Getters and setters for properties of JavaBeans components are a good example for such access operations. In the most ideal case, the data types are also described semantically, e.g. using in-lined Web Ontology Language (OWL), constructs, or using a separate OWL file, relating the types to other, known, types or integrating them in a common or standard ontology.
The integration of the service's data model in the currently stored data model boils down to distinguishing between new and already existing data types and identifying relationships between new data types and previously known data types.
The more detailed the information as it is extracted from the interface, the more meaningful the integration of the new data types within the currently stored data model can occur. A dedicating factor here is using explicit types. If, for example, all data of some service is modeled using strings, the discovery service will not be able to infer a lot of meaningful relationships with the data models of other services. The higher the degree of semantics in the interface, the more autonomous the integration can occur. If the new data types are defined independently, without a reference or relation to other types, it is next to impossible to integrate these types fully autonomously. In this case, relating the new types to the stored data model requires world knowledge, provided e.g. by a discovery administrator.
If, however, semantic information is present in the interface, the integration can happen by reasoning over the semantic information present in the registry and the interface. Most likely, this semantic information will come in the form of a reference to a standard or common ontology. In this case, the discovery service can directly extract the correct relationships from this ontology.

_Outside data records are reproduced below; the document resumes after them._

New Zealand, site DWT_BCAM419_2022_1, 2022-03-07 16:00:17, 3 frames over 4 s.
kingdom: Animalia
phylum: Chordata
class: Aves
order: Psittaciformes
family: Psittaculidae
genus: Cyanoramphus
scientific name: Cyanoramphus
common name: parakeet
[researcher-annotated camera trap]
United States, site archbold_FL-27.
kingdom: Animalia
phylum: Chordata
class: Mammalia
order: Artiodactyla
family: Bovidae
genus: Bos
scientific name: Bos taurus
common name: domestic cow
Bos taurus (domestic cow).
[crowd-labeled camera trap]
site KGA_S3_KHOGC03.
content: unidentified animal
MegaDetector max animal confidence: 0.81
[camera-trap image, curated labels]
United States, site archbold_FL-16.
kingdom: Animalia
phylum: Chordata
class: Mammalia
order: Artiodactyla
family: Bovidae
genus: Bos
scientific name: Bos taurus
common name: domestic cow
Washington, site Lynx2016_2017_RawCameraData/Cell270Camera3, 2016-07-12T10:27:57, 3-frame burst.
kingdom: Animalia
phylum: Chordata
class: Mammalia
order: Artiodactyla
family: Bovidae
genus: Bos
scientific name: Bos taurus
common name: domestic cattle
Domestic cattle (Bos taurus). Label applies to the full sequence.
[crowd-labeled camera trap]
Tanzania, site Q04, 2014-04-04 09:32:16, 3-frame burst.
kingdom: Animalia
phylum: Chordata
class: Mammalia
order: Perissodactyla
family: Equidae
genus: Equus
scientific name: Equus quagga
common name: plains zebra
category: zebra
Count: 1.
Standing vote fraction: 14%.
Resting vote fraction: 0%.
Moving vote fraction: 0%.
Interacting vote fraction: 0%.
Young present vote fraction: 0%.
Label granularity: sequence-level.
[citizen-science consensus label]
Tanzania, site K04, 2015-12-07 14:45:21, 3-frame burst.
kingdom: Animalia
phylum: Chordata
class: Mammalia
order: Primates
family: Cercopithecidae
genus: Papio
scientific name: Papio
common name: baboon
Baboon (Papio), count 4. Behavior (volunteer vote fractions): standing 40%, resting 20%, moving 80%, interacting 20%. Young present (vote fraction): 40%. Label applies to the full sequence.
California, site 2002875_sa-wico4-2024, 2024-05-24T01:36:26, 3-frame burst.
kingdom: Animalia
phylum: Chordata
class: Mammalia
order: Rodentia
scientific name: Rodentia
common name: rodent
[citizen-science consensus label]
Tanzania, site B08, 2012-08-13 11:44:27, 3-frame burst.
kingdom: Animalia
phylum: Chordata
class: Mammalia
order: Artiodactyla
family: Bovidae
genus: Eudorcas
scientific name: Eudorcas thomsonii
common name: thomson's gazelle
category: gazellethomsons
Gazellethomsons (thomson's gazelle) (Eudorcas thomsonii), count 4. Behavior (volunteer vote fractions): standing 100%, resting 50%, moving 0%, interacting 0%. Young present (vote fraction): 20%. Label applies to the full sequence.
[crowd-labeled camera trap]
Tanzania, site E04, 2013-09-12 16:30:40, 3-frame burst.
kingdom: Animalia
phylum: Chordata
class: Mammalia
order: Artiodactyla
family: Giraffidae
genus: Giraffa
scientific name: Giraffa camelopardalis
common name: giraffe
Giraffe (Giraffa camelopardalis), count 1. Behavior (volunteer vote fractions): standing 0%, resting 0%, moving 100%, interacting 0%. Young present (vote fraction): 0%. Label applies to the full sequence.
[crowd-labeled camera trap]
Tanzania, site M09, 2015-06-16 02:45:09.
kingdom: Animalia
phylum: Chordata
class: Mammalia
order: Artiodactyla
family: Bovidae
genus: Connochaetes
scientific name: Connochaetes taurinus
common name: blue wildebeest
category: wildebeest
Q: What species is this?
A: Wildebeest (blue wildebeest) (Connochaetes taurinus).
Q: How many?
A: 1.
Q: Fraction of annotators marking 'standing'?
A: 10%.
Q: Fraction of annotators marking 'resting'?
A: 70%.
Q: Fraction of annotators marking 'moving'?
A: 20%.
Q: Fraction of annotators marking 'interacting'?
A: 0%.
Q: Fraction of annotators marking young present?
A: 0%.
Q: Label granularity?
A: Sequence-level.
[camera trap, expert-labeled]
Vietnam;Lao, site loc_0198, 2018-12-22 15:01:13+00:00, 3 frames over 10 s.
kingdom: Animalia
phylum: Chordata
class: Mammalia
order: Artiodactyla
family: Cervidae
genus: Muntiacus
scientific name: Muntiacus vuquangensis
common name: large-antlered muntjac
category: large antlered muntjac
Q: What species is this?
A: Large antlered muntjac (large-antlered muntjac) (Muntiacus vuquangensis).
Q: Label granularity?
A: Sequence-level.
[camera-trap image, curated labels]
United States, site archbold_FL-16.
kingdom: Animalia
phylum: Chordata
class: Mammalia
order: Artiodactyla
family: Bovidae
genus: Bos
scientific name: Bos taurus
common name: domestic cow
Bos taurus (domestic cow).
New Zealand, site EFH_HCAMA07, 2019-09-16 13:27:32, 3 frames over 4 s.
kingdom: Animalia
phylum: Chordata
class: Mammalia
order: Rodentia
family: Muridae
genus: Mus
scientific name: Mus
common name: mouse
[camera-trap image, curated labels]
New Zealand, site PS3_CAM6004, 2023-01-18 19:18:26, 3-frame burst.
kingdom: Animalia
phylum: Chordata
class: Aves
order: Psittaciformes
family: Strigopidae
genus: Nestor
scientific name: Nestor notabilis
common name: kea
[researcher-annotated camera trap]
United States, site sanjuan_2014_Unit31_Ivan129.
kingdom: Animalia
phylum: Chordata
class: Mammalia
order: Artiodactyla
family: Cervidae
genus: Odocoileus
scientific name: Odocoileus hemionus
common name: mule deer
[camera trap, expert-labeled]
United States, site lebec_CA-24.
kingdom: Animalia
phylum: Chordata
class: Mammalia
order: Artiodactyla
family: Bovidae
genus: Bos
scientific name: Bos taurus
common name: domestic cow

For the discovery service to be able to search for related services through their data models, it needs some rules to define which relations at the level of the data model can introduce relations at the level of services.
It can for instance define a set of semantically related operations of a particular operation S as a (transitive) closure of a relation R between operations. An operation X is related to an operation Y if the inputs of X and Y overlap. This could be in the sense that the input type is a subtype or a part of the input.
A more practical approach could consist of a relationship is TransformableTo, which only means that there exists a transformation from one data type to the other. For each of the relationships subtype of, part of, and is TransformableTo, there is an association with a transformation service.
The above definition of related operations then specifies a sequence of transformations to go from one data type or operation to another data type or operation. This sequence of operations is actually the route that is used for the automatic synchronization between services in a data federation manager.
For the example in the case of the address book and the instant messenger, there could be a route from an UpdateAddress operation to a UpdateVCard operation via the transformations that map UpdateAddress to the Address data type, the Address data type to the address type as it is used in the VCard data type and from there, via VCard to updateVCard.
For a concrete implementation, one needs both a data description and a data discovery technology. One can use for instance both WSDL and OWL, without any need for further integration. That is, OWL can be used as such within a WSDL specification, or it can be used as a separate specification file. Regarding the data discovery technology, one can choose for instance ebXML over UDDI, since it offers an much more expressive data model and query application programmer interface.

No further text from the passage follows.